# Blackened grouper sandwiches



## Dubie (Mar 12, 2008)

I have some grouper that I want to blacken- do any of you have some recipes that you could share? If you have ever been to peg leg petes- they have a blackened grouper sandwich that rocks!!! I want to cook something close to theirs. Thanks!!!


----------



## TheRoguePirate (Nov 3, 2011)

tony satcheries cajun blackening seasoning....you cant go wrong! Sear on grill, then cook on medium heat on the grill, fliping often, then add the seasoning the last 5 min of cook time.


----------



## cheshirekev (Nov 3, 2010)

The real way to blacken is to get a dry cast iron pan very hot. Season your portions by setting them directly on a layer of your favorite creole seasoning and set them in the dry hot pan for several seconds then drop in a few cold chunks of butter. Have a preheated oven ready at 400 or so and after you cough your lungs out from the spicey air for about 20-30 seconds transfer the cast iron to the oven until your fish is done, maybe 5 minutes for a half inch cuts. So good this way!!! So smokey too!


----------



## SouthAlabamaSlayer (Oct 13, 2011)

Put coleslaw on the sandwich for a real treat. The warmth of the fish and the coolness of the coleslaw is delicious.


----------



## Lyin Too (Aug 31, 2009)

Try the slaw with clausen pickles, cabbage, mayo and a liberal amount of Tony's seasoning. M M good


----------

__DATA SHOWN__.

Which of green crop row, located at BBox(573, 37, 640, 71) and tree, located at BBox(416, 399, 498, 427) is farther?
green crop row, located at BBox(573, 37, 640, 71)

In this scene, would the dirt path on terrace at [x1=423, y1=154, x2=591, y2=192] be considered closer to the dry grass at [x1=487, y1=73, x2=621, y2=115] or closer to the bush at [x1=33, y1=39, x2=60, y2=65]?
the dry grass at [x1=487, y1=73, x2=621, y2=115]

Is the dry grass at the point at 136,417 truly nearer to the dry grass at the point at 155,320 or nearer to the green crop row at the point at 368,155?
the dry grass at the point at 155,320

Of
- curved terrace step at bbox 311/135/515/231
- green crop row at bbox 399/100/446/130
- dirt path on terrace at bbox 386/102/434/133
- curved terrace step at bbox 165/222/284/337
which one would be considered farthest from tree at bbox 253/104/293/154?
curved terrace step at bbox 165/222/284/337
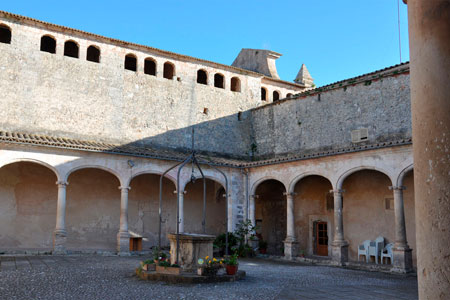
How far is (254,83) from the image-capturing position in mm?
24250

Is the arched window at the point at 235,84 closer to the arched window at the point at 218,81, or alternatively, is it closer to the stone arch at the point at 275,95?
the arched window at the point at 218,81

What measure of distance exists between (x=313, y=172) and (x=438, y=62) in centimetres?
1530

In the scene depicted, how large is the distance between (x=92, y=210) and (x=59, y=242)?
2927mm

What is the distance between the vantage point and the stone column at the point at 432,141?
2.04m

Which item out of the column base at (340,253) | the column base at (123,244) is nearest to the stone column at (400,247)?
the column base at (340,253)

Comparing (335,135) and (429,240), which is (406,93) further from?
(429,240)

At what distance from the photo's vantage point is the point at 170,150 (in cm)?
2075

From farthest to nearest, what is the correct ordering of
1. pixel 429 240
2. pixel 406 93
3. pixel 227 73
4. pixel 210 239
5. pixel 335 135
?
pixel 227 73, pixel 335 135, pixel 406 93, pixel 210 239, pixel 429 240

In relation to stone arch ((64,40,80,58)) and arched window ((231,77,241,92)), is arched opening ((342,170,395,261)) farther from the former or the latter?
stone arch ((64,40,80,58))

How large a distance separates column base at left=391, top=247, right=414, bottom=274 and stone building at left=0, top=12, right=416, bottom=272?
1.9 inches

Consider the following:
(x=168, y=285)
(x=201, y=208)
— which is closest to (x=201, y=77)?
(x=201, y=208)

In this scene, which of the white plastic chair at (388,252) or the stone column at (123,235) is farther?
the stone column at (123,235)

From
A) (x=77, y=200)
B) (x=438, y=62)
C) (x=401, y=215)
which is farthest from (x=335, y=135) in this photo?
(x=438, y=62)

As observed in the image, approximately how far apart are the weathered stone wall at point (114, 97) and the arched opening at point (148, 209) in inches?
72.0
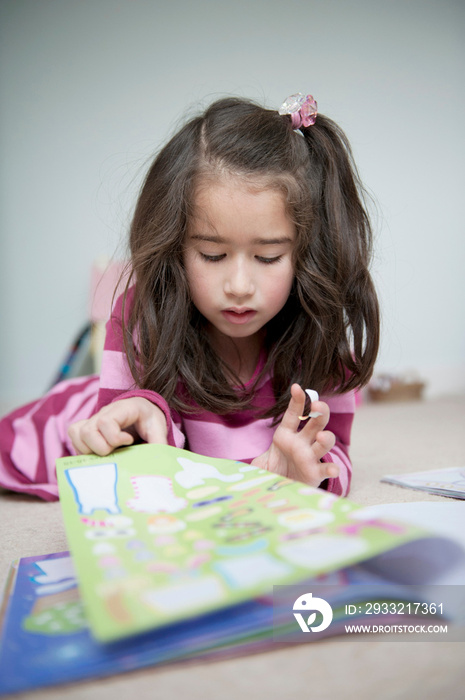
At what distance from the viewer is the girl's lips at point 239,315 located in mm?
797

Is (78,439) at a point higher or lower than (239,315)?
lower

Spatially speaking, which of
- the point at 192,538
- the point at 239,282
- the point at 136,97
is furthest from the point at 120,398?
the point at 136,97

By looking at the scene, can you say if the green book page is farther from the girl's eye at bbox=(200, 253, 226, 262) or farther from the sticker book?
the girl's eye at bbox=(200, 253, 226, 262)

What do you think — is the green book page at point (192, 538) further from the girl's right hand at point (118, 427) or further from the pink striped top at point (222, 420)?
the pink striped top at point (222, 420)

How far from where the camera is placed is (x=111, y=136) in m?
2.16

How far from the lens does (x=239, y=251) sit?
0.76 meters

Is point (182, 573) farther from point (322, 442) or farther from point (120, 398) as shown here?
point (120, 398)

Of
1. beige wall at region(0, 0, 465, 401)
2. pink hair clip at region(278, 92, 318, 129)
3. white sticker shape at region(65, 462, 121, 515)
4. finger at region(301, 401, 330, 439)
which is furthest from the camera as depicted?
beige wall at region(0, 0, 465, 401)

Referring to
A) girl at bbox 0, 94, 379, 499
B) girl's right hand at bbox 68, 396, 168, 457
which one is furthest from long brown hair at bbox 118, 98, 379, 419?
girl's right hand at bbox 68, 396, 168, 457

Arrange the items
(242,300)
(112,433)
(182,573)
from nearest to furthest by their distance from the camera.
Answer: (182,573)
(112,433)
(242,300)

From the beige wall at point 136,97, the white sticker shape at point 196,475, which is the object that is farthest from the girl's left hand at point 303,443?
the beige wall at point 136,97

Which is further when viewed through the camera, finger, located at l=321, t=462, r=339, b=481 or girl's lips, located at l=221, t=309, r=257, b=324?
girl's lips, located at l=221, t=309, r=257, b=324

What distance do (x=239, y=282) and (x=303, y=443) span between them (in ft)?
0.66

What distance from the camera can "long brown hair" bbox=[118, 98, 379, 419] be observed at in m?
0.81
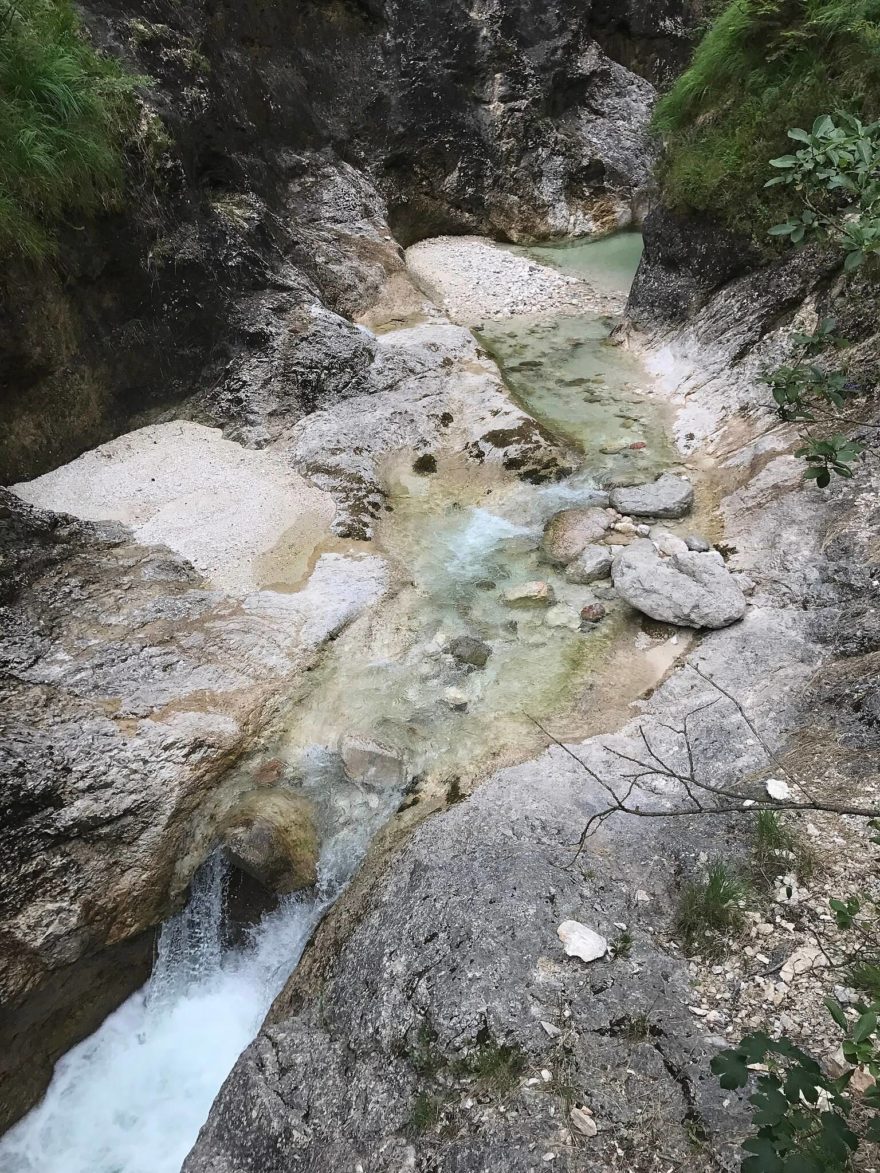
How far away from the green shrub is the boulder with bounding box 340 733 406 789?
208 inches

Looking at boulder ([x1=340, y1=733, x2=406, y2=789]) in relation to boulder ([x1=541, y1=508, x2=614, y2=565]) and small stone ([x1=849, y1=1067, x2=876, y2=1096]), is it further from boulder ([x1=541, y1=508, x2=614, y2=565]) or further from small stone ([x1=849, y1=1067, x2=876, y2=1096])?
small stone ([x1=849, y1=1067, x2=876, y2=1096])

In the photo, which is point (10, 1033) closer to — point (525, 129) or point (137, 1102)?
point (137, 1102)

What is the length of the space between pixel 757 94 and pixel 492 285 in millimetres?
5206

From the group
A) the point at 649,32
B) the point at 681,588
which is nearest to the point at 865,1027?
the point at 681,588

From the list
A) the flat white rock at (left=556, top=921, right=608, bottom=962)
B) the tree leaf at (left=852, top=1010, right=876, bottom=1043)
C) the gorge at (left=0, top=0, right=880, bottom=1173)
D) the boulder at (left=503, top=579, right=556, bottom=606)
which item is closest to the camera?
the tree leaf at (left=852, top=1010, right=876, bottom=1043)

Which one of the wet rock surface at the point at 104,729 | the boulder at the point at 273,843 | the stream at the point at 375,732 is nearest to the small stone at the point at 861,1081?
the stream at the point at 375,732

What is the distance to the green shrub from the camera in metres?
6.17

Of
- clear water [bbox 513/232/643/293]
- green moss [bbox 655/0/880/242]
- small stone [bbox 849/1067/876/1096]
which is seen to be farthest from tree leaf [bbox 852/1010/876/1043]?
clear water [bbox 513/232/643/293]

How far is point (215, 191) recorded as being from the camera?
30.8 ft

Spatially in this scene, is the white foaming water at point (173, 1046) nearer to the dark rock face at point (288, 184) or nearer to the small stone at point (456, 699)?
the small stone at point (456, 699)

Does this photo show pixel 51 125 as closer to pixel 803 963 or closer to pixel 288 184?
pixel 288 184

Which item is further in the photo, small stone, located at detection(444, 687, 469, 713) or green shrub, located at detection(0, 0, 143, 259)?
green shrub, located at detection(0, 0, 143, 259)

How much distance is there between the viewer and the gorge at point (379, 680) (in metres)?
3.45

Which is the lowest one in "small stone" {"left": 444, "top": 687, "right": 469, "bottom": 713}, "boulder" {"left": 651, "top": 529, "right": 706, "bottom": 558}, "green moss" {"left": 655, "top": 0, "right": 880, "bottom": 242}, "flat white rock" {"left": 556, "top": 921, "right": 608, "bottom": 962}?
"flat white rock" {"left": 556, "top": 921, "right": 608, "bottom": 962}
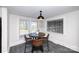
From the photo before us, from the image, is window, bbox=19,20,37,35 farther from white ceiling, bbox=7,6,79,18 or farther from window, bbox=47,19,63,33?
white ceiling, bbox=7,6,79,18

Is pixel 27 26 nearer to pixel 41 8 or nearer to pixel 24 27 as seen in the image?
pixel 24 27

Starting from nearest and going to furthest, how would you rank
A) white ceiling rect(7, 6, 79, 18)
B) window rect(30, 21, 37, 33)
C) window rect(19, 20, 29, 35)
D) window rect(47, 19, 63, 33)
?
white ceiling rect(7, 6, 79, 18) < window rect(47, 19, 63, 33) < window rect(19, 20, 29, 35) < window rect(30, 21, 37, 33)

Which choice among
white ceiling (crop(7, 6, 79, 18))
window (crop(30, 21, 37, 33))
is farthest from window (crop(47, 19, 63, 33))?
white ceiling (crop(7, 6, 79, 18))

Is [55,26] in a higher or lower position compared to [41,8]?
lower

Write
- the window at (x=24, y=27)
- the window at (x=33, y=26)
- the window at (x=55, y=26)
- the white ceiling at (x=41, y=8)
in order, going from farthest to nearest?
the window at (x=33, y=26)
the window at (x=24, y=27)
the window at (x=55, y=26)
the white ceiling at (x=41, y=8)

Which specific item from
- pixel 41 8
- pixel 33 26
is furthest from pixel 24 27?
pixel 41 8

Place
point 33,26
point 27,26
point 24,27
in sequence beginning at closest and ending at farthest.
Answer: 1. point 24,27
2. point 27,26
3. point 33,26

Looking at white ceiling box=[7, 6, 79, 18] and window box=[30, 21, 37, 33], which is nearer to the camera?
white ceiling box=[7, 6, 79, 18]

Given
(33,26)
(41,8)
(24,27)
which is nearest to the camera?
(41,8)

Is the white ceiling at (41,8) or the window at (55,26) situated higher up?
the white ceiling at (41,8)

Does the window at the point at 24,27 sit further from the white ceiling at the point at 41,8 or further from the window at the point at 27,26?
the white ceiling at the point at 41,8

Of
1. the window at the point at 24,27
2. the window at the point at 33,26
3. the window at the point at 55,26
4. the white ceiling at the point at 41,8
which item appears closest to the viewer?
the white ceiling at the point at 41,8

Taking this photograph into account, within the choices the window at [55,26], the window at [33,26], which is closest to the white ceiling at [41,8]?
the window at [55,26]
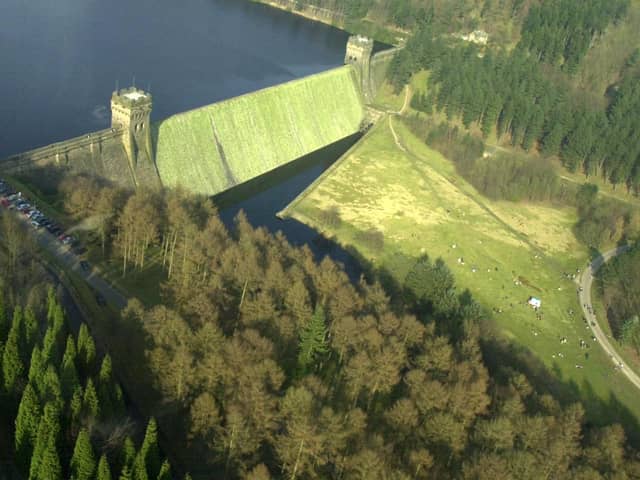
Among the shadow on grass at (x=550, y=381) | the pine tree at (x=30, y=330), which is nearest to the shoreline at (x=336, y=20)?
the shadow on grass at (x=550, y=381)

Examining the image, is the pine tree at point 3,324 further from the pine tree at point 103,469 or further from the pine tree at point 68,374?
the pine tree at point 103,469

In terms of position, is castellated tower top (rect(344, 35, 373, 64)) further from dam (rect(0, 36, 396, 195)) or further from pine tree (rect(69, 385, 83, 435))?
pine tree (rect(69, 385, 83, 435))

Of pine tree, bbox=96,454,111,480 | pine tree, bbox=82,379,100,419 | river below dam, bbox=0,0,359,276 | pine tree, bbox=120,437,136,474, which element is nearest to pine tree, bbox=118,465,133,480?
pine tree, bbox=120,437,136,474

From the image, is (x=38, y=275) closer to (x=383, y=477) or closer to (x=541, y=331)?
(x=383, y=477)

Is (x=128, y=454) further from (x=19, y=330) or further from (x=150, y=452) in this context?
(x=19, y=330)

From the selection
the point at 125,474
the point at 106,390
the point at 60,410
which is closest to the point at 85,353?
the point at 106,390
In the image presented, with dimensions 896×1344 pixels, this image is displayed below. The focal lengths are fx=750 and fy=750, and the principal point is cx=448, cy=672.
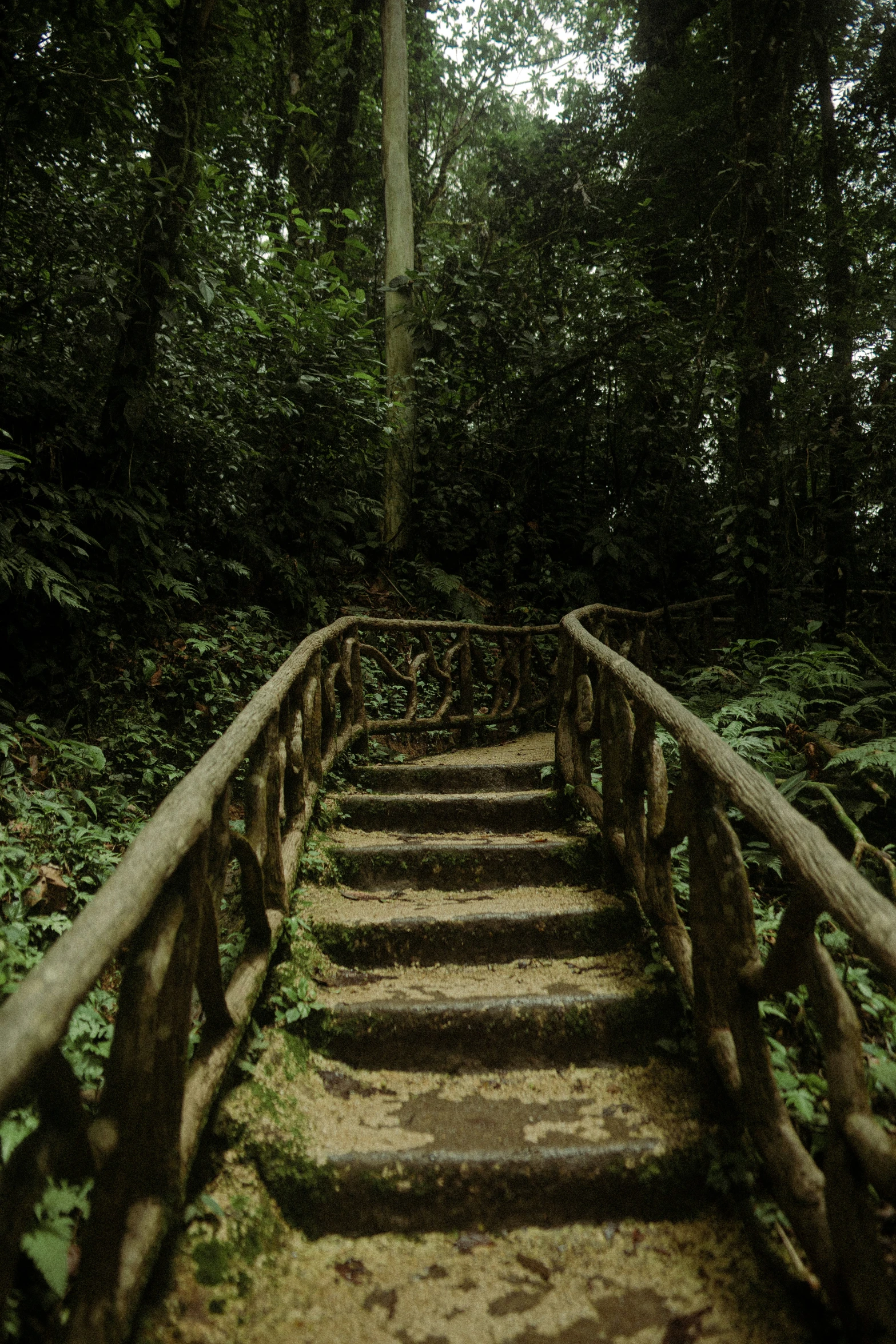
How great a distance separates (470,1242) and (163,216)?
5.64 m

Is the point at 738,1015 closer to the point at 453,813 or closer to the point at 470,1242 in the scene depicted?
the point at 470,1242

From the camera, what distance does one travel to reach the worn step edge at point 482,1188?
1984 mm

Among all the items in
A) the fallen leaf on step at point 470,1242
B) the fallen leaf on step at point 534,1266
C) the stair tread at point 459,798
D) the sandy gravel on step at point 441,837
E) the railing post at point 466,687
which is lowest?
the fallen leaf on step at point 470,1242

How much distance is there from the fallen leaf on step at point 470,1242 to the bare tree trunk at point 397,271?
7.78 meters

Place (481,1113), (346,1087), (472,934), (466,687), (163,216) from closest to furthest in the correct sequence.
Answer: (481,1113) → (346,1087) → (472,934) → (163,216) → (466,687)

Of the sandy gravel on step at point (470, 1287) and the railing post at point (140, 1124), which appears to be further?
the sandy gravel on step at point (470, 1287)

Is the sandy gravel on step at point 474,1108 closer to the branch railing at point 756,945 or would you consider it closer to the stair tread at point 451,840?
the branch railing at point 756,945

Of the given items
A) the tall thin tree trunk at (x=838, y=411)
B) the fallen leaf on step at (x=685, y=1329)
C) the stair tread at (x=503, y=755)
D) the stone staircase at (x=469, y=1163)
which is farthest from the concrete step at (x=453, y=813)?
the tall thin tree trunk at (x=838, y=411)

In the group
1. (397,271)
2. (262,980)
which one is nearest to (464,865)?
(262,980)

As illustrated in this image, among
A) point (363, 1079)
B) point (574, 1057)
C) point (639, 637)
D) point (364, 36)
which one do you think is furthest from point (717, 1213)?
point (364, 36)

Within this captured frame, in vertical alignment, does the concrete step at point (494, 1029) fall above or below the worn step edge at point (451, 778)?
below

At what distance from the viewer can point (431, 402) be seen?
9.20 meters

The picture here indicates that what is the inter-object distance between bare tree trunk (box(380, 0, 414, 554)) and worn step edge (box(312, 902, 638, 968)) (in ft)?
21.8

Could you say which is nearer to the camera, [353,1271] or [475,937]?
[353,1271]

__STATED TASK__.
Retype the passage from the blackened grouper thread above, from "## TheRoguePirate (Nov" up to and including "(Nov 3, 2010)".

__RESULT__.
## TheRoguePirate (Nov 3, 2011)

tony satcheries cajun blackening seasoning....you cant go wrong! Sear on grill, then cook on medium heat on the grill, fliping often, then add the seasoning the last 5 min of cook time.


----------



## cheshirekev (Nov 3, 2010)